The Henna Wars by Adiba JaigirdarThe Henna Wars was my most-anticipated 2020 release. First of all, look at that beautiful cover! Plus, rival henna shop owners fall in love?? Who can resist that premise? As with many books I have high expectations for, I was hesitant to actually start it. Luckily, it lives up to the promise of that cover and premise.

Actually, I was impressed from the first pages. The dedication page reads: To queer brown girls. This is for you. After that, it has content warnings! (For racism, homophobia, bullying, and outing.)

We start the novel with Nishat contemplating coming out:

So that is how I spend Sunny Apu’s engagement, trying to construct the perfect coming out moment, and wondering if that even exists. I try to think back to every movie, TV show, and book that I’ve ever seen or read with gay protagonists. Even gay side characters. Each coming out was tragically painful. And they were all white!

She is a second generation Bangladeshi immigrant living in Ireland, and it’s not the best environment to come out in. She knows that her (private, all-girls) school will not take it well, and her family likely won’t, either. She has, however, already told her sister, who she is close with. The relationship between Nishat and her sister Priti was one of my favourite parts of the novel: they begin this story with an unshakeable bond, telling each other everything.

At the wedding, she bumps into Flávia, who she hasn’t seen since they were elementary classmates. Now, there’s an instant spark, and she’s pleasantly surprised to see her at school the next day. Complications arise in Business class, however. They all have to start their own business, and Nishat plans to do henna–she’s been practicing for years, learning from her grandmother, and feels like she’s beginning to be able to do justice to this art form. Unfortunately, Flávia noticed the henna at the wedding and comes up with the same idea–teaming up with her (white) cousin, who has spread racist rumours about Nishat.

Nishat tries to talk to Flávia about appropriating henna, but Flávia (who is Black and Brazillian) says that it’s just art, and that it’s actually really easy! Cue a painful rivalry for Nishat, who is determined to win this competition.

Okay, that’s more plot summary than I usually give, but it’s really just the first chapter or two. The Henna Wars is a fascinating book on several levels. One is that it grapples with cultural appropriation from another woman of colour, which I don’t think I’ve seen in fiction before. Flávia is clueless to why Nishat is upset, and says that maybe Nishat doesn’t understand because she’s not an artist.
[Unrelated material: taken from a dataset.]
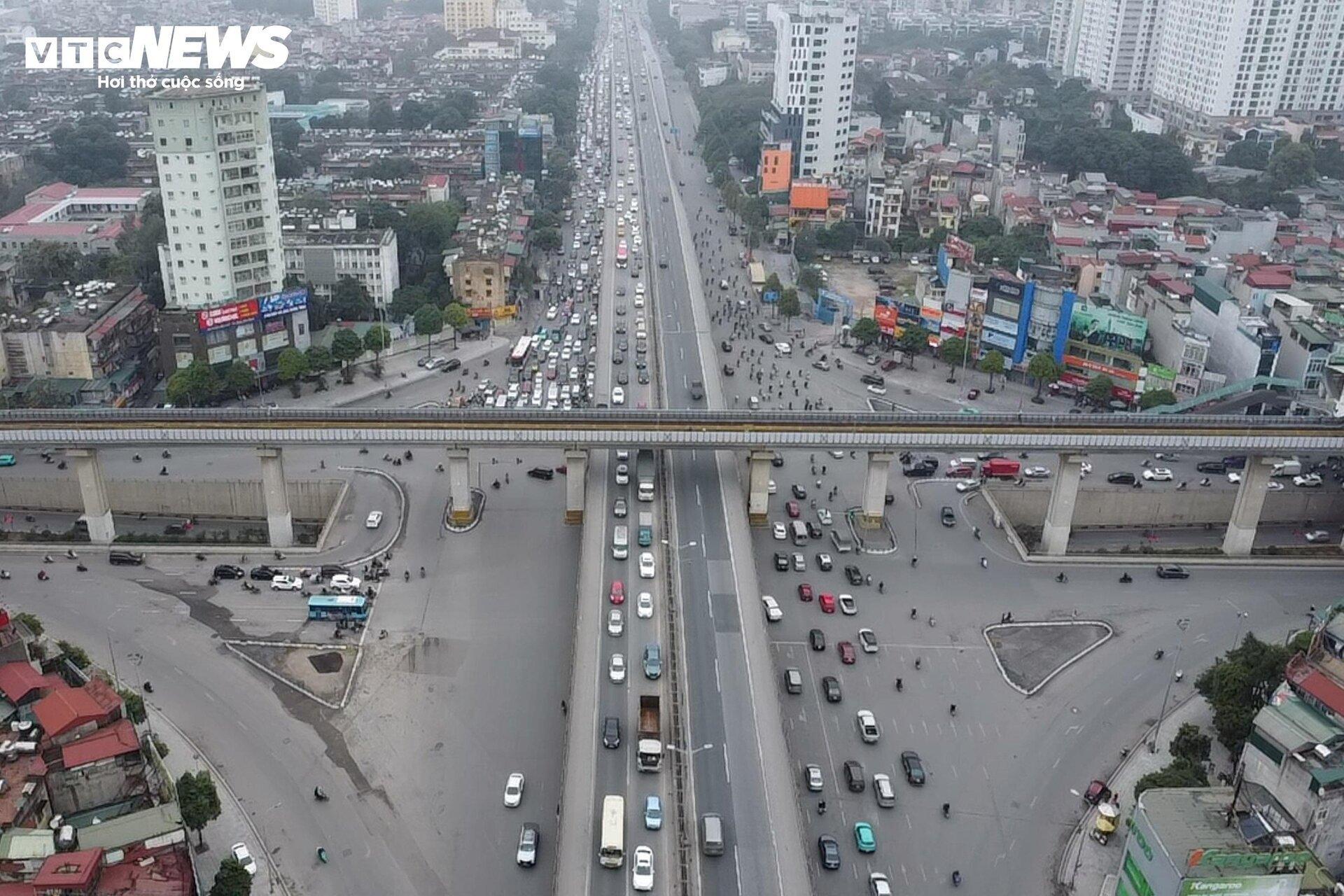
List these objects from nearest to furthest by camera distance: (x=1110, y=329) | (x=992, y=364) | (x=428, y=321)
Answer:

It’s a mess.

But what really caught my attention is that this story manages to seem hopeful and joyous while dealing with dark subject matter. Nishat is trying to survive in a profoundly homophobic environment. She is not safe within her family, within her school, and doesn’t even feel sure she can tell her friends. She is harassed for her race, and the counselor can’t even get her name right. Even the pockets of joy she finds in a new crush and doing henna are complicated by this appropriation and competition, and Flávia’s teaming up with her racist cousin.

Despite all of this, though, Nishat never seems to lose herself. Even if her family doubts her and she faces pushback at school, she knows who she is, and she refuses to be ashamed. In the end, it doesn’t matter if she wins the Business competition or gets the girl: “Because I’m still here and I have my friends, my sister, and my family. And things will be okay.” [Spoiler, highlight to read:] Her parents earnestly watching Ellen is perfect. [End spoiler]

I can only imagine how difficult it is growing up as a Bangladeshi lesbian in Ireland. The Henna Wars suggests it’s a gauntlet. But Nishat is a model of steadiness and strength within the storm. She’s not perfect–she has flaws, makes mistakes, and sometimes is so embedded in her problems that she forgets to look around at what other people are dealing with–but she is inspiring.

I’ll leave off with a quote I couldn’t help but include:

“I don’t have a type,” I say, and it’s true; I’ve never really thought about having a type. I guess my type is… beautiful girl. Which is a lot of them. Most of them? Pretty much all girls.